*Brano dell'intervista:*
Le due anime della città sono state mostrate dal fotografo Andrea Danna durante la mostra “La Viterbo che Cambia”, tenutasi presso la Sala Almadiani in Piazza dei Caduti dal 2 all’11 gennaio 2015. A poca distanza dall’evento, vi proponiamo un dialogo con l’autore su diversi temi, dalla natura del mezzo fotografico alla valorizzazione del patrimonio culturale e paesaggistico presente nel capoluogo.
Quando ti è venuta in mente per la prima volta la possibilità di poter scoprire un lato così evidente eppure così nascosto agli occhi delle persone, quale il rapporto tra il “nuovo” e l’”antico” nella nostra città?
Non ricordo con esattezza quando è stato, anzi a dire il vero penso che non ci sia stato un momento preciso, ma che sia avvenuto per gradi.
All’inizio era solo un piccolo esperimento che usai come mini-progetto finale per un corso di fotografia, e mentre lo sviluppavo mi sono accorto del potenziale creativo che si poteva esprimere, e dei molteplici aspetti per cui poteva rivelarsi una sfida interessante e persino “formativa” come fotografo: riuscire a creare qualcosa di visivamente stimolante nonostante la completa assenza della figura umana, produrre un lavoro fotografico originale su una città che è già stata fotografata in mille modi, ecc.
Questi ed altri aspetti che erano insiti nel progetto mi hanno motivato ad andare avanti nell’idea fino alla conclusione che avete visto alla Sala Almadiani.

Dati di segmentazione
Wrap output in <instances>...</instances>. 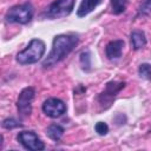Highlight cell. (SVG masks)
Listing matches in <instances>:
<instances>
[{"instance_id": "cell-11", "label": "cell", "mask_w": 151, "mask_h": 151, "mask_svg": "<svg viewBox=\"0 0 151 151\" xmlns=\"http://www.w3.org/2000/svg\"><path fill=\"white\" fill-rule=\"evenodd\" d=\"M130 40H131V46L133 50H139L146 45V37L143 31H138V29L132 31L130 35Z\"/></svg>"}, {"instance_id": "cell-6", "label": "cell", "mask_w": 151, "mask_h": 151, "mask_svg": "<svg viewBox=\"0 0 151 151\" xmlns=\"http://www.w3.org/2000/svg\"><path fill=\"white\" fill-rule=\"evenodd\" d=\"M34 94H35V91L31 86L25 87L20 92V94L18 97V100H17V107H18L19 113L22 117H27V116L31 114V112H32V101H33Z\"/></svg>"}, {"instance_id": "cell-1", "label": "cell", "mask_w": 151, "mask_h": 151, "mask_svg": "<svg viewBox=\"0 0 151 151\" xmlns=\"http://www.w3.org/2000/svg\"><path fill=\"white\" fill-rule=\"evenodd\" d=\"M79 38L76 34H59L55 35L52 44V50L42 61L44 68H50L57 63L66 58L78 45Z\"/></svg>"}, {"instance_id": "cell-7", "label": "cell", "mask_w": 151, "mask_h": 151, "mask_svg": "<svg viewBox=\"0 0 151 151\" xmlns=\"http://www.w3.org/2000/svg\"><path fill=\"white\" fill-rule=\"evenodd\" d=\"M66 110V104L59 98H48L42 104V111L50 118H58L63 116Z\"/></svg>"}, {"instance_id": "cell-2", "label": "cell", "mask_w": 151, "mask_h": 151, "mask_svg": "<svg viewBox=\"0 0 151 151\" xmlns=\"http://www.w3.org/2000/svg\"><path fill=\"white\" fill-rule=\"evenodd\" d=\"M45 50H46V46H45V42L42 40L32 39L29 41V44L27 45V47L17 54L15 59L21 65L34 64V63H38L42 58Z\"/></svg>"}, {"instance_id": "cell-17", "label": "cell", "mask_w": 151, "mask_h": 151, "mask_svg": "<svg viewBox=\"0 0 151 151\" xmlns=\"http://www.w3.org/2000/svg\"><path fill=\"white\" fill-rule=\"evenodd\" d=\"M94 130H96V132H97L98 134L105 136V134L109 132V126H107V124L104 123V122H98V123L94 125Z\"/></svg>"}, {"instance_id": "cell-14", "label": "cell", "mask_w": 151, "mask_h": 151, "mask_svg": "<svg viewBox=\"0 0 151 151\" xmlns=\"http://www.w3.org/2000/svg\"><path fill=\"white\" fill-rule=\"evenodd\" d=\"M138 74L143 79H151V65L150 64H140L138 68Z\"/></svg>"}, {"instance_id": "cell-8", "label": "cell", "mask_w": 151, "mask_h": 151, "mask_svg": "<svg viewBox=\"0 0 151 151\" xmlns=\"http://www.w3.org/2000/svg\"><path fill=\"white\" fill-rule=\"evenodd\" d=\"M125 83L124 81H110L106 84V87L104 90V92H101L98 97V100L101 105L106 104V107L110 106V104L112 103V100L114 99V97L117 96V93L124 88Z\"/></svg>"}, {"instance_id": "cell-3", "label": "cell", "mask_w": 151, "mask_h": 151, "mask_svg": "<svg viewBox=\"0 0 151 151\" xmlns=\"http://www.w3.org/2000/svg\"><path fill=\"white\" fill-rule=\"evenodd\" d=\"M34 14V8L31 2H25L21 5H17L11 7L5 14V19L7 22L15 24H27L32 20Z\"/></svg>"}, {"instance_id": "cell-16", "label": "cell", "mask_w": 151, "mask_h": 151, "mask_svg": "<svg viewBox=\"0 0 151 151\" xmlns=\"http://www.w3.org/2000/svg\"><path fill=\"white\" fill-rule=\"evenodd\" d=\"M18 126H22V124H20L18 120H15L13 118H7V119H5L2 122V127L8 129V130L14 129V127H18Z\"/></svg>"}, {"instance_id": "cell-18", "label": "cell", "mask_w": 151, "mask_h": 151, "mask_svg": "<svg viewBox=\"0 0 151 151\" xmlns=\"http://www.w3.org/2000/svg\"><path fill=\"white\" fill-rule=\"evenodd\" d=\"M80 61H81V66H84L83 68L85 70H90L91 63H90V53L88 52H83L80 55Z\"/></svg>"}, {"instance_id": "cell-4", "label": "cell", "mask_w": 151, "mask_h": 151, "mask_svg": "<svg viewBox=\"0 0 151 151\" xmlns=\"http://www.w3.org/2000/svg\"><path fill=\"white\" fill-rule=\"evenodd\" d=\"M74 7V0H54L44 12V17L48 19L65 18L71 14Z\"/></svg>"}, {"instance_id": "cell-15", "label": "cell", "mask_w": 151, "mask_h": 151, "mask_svg": "<svg viewBox=\"0 0 151 151\" xmlns=\"http://www.w3.org/2000/svg\"><path fill=\"white\" fill-rule=\"evenodd\" d=\"M151 13V0H142L138 6V15H147Z\"/></svg>"}, {"instance_id": "cell-5", "label": "cell", "mask_w": 151, "mask_h": 151, "mask_svg": "<svg viewBox=\"0 0 151 151\" xmlns=\"http://www.w3.org/2000/svg\"><path fill=\"white\" fill-rule=\"evenodd\" d=\"M17 139L27 150H31V151H40V150H44L45 149L44 142L33 131H21V132L18 133Z\"/></svg>"}, {"instance_id": "cell-12", "label": "cell", "mask_w": 151, "mask_h": 151, "mask_svg": "<svg viewBox=\"0 0 151 151\" xmlns=\"http://www.w3.org/2000/svg\"><path fill=\"white\" fill-rule=\"evenodd\" d=\"M46 133H47V136L51 139H53V140L57 142V140H59L63 137V134H64V127L60 126L59 124H51L47 127Z\"/></svg>"}, {"instance_id": "cell-10", "label": "cell", "mask_w": 151, "mask_h": 151, "mask_svg": "<svg viewBox=\"0 0 151 151\" xmlns=\"http://www.w3.org/2000/svg\"><path fill=\"white\" fill-rule=\"evenodd\" d=\"M101 2V0H83L78 7V11H77V15L79 18H83V17H86L88 13H91L99 4Z\"/></svg>"}, {"instance_id": "cell-9", "label": "cell", "mask_w": 151, "mask_h": 151, "mask_svg": "<svg viewBox=\"0 0 151 151\" xmlns=\"http://www.w3.org/2000/svg\"><path fill=\"white\" fill-rule=\"evenodd\" d=\"M123 47H124V41L123 40H112L110 41L106 47H105V53H106V57L110 59V60H113V59H119L122 57V51H123Z\"/></svg>"}, {"instance_id": "cell-13", "label": "cell", "mask_w": 151, "mask_h": 151, "mask_svg": "<svg viewBox=\"0 0 151 151\" xmlns=\"http://www.w3.org/2000/svg\"><path fill=\"white\" fill-rule=\"evenodd\" d=\"M110 4H111V11L116 15L125 12L127 7V0H110Z\"/></svg>"}]
</instances>
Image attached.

*Consegna:* Riporta il passo dell'intervista che comincia con "Non ricordo con" e va avanti fino a "mille modi, ecc.", cambiando "esperimento" in "tentativo".

*Risultato:*
Non ricordo con esattezza quando è stato, anzi a dire il vero penso che non ci sia stato un momento preciso, ma che sia avvenuto per gradi.
All’inizio era solo un piccolo tentativo che usai come mini-progetto finale per un corso di fotografia, e mentre lo sviluppavo mi sono accorto del potenziale creativo che si poteva esprimere, e dei molteplici aspetti per cui poteva rivelarsi una sfida interessante e persino “formativa” come fotografo: riuscire a creare qualcosa di visivamente stimolante nonostante la completa assenza della figura umana, produrre un lavoro fotografico originale su una città che è già stata fotografata in mille modi, ecc.